Count the lines in the items below that contain the word "meters", and give only that number.

Recorded data:
◆ ◆ ◆
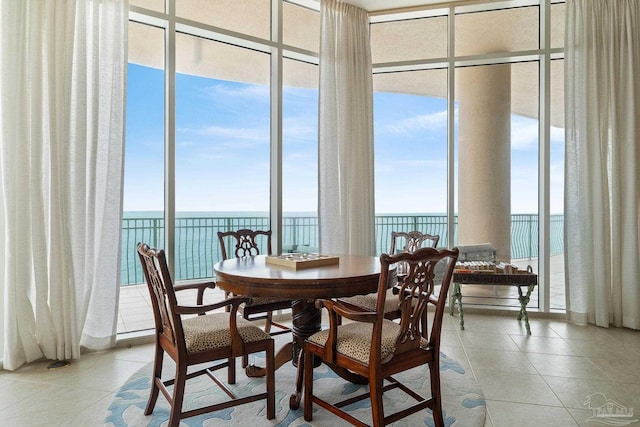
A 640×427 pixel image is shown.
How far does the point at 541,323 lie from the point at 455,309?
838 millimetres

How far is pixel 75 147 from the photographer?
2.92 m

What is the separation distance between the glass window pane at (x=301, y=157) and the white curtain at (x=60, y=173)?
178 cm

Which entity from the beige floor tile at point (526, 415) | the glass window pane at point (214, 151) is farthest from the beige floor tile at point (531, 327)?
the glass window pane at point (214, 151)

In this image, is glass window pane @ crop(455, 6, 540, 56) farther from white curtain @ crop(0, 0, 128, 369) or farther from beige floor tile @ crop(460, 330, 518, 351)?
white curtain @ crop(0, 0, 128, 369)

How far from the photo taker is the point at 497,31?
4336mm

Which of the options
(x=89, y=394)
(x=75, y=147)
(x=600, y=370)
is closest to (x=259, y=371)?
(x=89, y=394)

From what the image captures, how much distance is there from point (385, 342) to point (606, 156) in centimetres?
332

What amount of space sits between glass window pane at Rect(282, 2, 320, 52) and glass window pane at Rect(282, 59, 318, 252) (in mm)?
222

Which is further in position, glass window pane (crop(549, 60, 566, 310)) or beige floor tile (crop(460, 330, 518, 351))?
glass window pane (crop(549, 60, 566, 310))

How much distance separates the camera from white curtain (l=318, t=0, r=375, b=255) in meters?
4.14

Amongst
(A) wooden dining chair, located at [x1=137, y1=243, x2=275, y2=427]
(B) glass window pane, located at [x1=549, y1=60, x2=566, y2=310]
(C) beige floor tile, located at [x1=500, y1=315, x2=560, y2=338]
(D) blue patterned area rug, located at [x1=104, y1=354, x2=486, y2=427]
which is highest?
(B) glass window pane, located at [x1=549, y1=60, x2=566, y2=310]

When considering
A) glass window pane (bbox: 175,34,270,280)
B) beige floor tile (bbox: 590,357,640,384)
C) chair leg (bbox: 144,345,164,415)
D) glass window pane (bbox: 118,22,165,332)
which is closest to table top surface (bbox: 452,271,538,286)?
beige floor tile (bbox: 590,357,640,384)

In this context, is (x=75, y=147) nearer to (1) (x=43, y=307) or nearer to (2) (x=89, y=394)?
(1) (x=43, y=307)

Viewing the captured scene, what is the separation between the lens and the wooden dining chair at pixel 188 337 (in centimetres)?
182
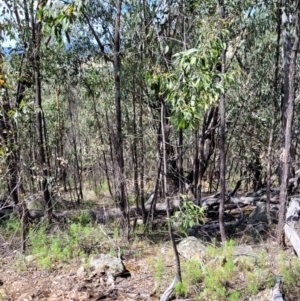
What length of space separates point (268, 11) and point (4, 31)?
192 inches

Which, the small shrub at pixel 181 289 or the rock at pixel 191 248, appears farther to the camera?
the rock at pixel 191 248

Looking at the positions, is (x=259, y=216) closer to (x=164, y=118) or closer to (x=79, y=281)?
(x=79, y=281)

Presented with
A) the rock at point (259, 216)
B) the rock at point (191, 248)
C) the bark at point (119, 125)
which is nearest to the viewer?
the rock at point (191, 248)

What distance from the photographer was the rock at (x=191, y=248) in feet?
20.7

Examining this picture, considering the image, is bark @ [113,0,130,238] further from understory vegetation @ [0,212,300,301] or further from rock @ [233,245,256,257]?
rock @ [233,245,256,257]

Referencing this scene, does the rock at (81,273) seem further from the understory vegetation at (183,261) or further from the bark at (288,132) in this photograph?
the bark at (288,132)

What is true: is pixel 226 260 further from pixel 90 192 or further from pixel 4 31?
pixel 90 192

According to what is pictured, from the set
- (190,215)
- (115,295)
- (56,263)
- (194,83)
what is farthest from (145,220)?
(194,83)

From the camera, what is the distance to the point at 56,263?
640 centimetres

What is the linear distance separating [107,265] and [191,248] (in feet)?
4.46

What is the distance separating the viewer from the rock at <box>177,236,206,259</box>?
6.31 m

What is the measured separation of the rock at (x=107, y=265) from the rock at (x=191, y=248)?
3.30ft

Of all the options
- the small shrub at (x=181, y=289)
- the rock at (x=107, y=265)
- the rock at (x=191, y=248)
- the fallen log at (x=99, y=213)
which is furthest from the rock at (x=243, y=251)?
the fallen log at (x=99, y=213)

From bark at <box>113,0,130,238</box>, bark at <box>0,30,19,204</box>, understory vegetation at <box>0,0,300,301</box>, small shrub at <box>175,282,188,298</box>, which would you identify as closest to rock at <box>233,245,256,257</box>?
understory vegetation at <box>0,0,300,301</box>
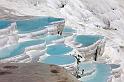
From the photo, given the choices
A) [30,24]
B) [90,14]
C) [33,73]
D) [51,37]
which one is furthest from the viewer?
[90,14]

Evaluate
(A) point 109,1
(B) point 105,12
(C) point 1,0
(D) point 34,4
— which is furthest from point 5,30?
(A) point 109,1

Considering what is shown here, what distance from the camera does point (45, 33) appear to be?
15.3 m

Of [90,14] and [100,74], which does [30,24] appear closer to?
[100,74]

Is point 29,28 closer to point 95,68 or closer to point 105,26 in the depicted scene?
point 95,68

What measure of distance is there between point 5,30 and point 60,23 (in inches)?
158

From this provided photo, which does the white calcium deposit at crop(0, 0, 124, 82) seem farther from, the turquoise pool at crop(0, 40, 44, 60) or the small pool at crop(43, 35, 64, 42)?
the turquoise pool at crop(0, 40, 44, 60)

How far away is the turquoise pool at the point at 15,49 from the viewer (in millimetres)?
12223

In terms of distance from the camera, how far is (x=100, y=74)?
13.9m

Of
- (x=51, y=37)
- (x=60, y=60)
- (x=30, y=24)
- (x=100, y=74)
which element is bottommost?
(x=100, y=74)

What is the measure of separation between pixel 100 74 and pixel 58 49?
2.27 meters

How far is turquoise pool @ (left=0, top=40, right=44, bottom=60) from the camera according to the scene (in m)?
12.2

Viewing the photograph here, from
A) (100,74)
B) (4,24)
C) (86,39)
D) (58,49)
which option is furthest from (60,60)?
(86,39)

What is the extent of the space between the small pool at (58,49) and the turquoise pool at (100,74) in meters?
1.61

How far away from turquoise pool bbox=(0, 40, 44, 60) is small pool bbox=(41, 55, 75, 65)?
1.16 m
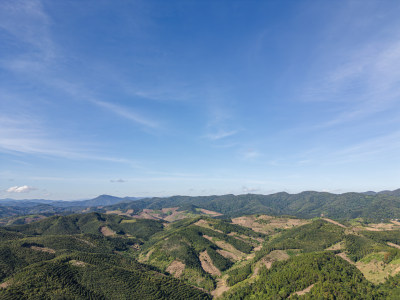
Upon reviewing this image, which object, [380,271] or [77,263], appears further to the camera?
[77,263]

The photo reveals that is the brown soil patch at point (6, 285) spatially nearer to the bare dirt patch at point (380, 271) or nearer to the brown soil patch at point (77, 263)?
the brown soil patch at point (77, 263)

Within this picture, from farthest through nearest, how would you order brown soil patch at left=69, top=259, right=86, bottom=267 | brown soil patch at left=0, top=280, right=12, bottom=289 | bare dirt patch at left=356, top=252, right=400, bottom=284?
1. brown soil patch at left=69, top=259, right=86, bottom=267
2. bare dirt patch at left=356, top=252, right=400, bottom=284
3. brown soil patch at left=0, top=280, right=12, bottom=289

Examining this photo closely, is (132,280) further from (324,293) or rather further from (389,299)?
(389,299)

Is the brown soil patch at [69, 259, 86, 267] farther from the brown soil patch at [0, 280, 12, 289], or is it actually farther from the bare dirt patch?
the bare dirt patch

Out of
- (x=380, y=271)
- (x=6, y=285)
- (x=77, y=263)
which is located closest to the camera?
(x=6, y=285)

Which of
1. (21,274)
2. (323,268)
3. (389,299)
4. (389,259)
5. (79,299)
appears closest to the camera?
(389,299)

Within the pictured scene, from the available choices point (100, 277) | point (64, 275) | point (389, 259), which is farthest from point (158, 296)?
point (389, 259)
◆ ◆ ◆
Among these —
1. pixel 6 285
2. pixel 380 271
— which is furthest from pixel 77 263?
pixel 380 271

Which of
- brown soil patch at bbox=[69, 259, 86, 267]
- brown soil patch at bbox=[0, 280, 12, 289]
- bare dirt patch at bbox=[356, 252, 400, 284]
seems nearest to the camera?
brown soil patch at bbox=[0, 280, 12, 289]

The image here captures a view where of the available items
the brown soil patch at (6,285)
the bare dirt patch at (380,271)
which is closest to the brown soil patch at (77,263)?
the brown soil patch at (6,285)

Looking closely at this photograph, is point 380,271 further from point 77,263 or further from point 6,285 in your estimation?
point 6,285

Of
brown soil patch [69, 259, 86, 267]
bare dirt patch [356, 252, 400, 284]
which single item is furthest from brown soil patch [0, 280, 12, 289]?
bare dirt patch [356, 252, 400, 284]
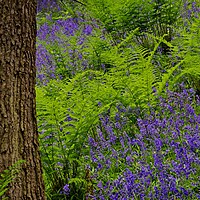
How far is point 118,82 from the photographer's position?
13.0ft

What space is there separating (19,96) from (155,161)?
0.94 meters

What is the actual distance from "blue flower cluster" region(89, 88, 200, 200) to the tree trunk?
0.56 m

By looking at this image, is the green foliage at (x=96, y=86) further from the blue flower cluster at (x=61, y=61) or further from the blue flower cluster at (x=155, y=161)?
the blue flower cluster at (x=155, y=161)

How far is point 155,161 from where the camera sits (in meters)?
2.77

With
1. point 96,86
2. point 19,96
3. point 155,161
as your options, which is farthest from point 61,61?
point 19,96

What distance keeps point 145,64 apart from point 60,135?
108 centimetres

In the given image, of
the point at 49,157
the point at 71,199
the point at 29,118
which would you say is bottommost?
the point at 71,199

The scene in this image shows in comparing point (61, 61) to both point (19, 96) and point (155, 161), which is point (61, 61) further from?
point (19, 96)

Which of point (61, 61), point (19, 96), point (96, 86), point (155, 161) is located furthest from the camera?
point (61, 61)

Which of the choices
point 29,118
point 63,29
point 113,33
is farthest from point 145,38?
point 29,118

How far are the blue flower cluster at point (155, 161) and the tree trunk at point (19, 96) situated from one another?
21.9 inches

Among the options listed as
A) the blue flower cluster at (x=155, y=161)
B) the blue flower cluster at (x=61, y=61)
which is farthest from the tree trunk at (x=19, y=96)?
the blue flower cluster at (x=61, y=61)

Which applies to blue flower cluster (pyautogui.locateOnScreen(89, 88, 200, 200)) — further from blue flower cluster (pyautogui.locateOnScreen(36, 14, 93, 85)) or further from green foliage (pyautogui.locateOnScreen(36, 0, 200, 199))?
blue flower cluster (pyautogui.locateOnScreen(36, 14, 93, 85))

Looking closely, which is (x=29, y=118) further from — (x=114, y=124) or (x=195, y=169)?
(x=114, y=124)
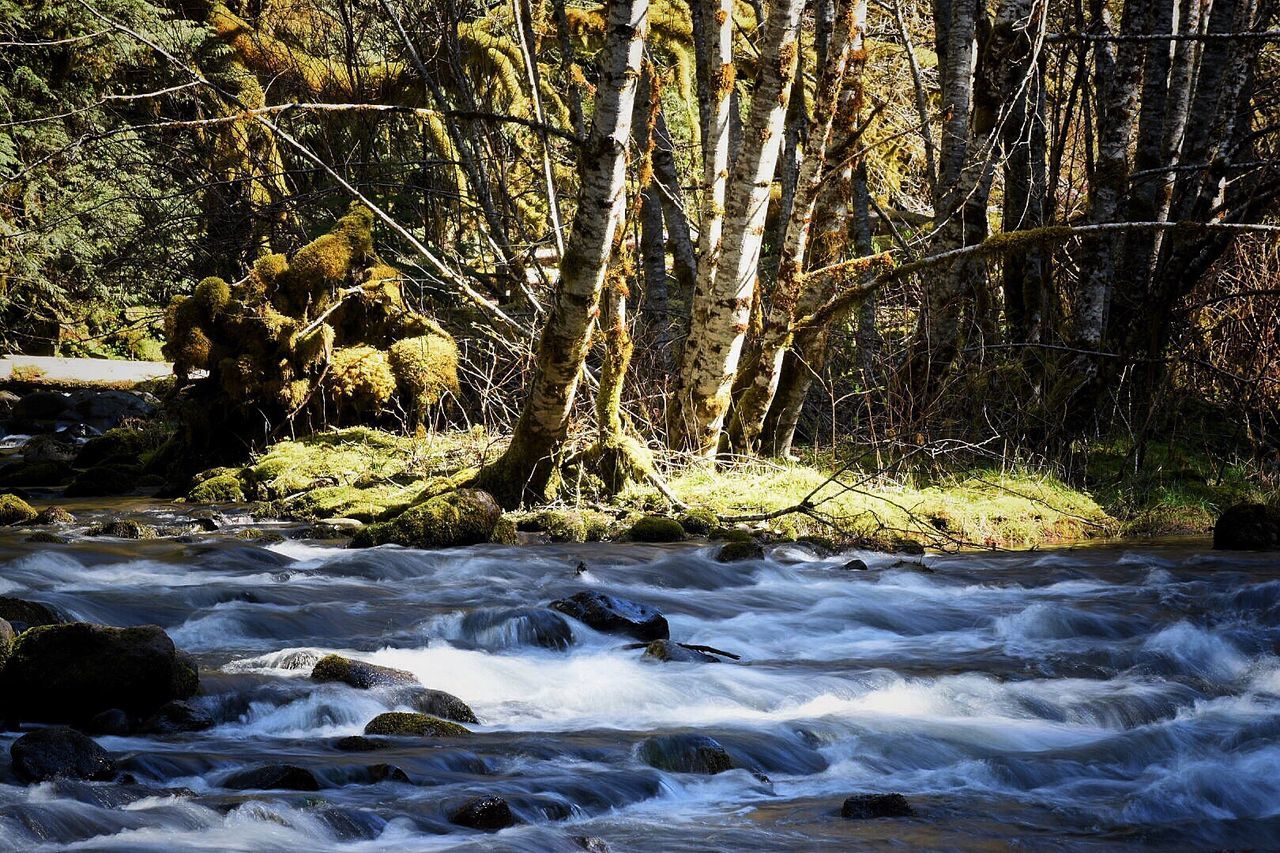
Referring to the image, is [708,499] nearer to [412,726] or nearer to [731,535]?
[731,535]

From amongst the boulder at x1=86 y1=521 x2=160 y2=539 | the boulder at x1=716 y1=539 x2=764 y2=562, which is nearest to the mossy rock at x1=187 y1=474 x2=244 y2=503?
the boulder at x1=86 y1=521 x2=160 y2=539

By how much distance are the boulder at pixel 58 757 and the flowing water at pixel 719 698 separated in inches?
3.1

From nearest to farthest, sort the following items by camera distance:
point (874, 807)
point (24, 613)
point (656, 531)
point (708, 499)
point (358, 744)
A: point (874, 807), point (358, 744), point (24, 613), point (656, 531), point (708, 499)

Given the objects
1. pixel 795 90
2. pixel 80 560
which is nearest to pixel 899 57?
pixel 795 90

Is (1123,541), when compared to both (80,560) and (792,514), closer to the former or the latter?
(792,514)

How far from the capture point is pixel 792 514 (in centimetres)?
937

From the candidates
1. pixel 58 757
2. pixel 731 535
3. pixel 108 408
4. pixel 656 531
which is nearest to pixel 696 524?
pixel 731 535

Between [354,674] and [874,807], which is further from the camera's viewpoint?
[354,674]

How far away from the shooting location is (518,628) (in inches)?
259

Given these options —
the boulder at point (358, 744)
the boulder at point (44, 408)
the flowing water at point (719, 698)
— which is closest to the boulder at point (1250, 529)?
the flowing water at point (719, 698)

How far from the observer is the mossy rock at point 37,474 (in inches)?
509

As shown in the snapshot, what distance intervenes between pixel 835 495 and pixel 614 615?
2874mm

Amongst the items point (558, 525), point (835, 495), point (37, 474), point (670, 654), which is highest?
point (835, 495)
◆ ◆ ◆
Problem solution:
5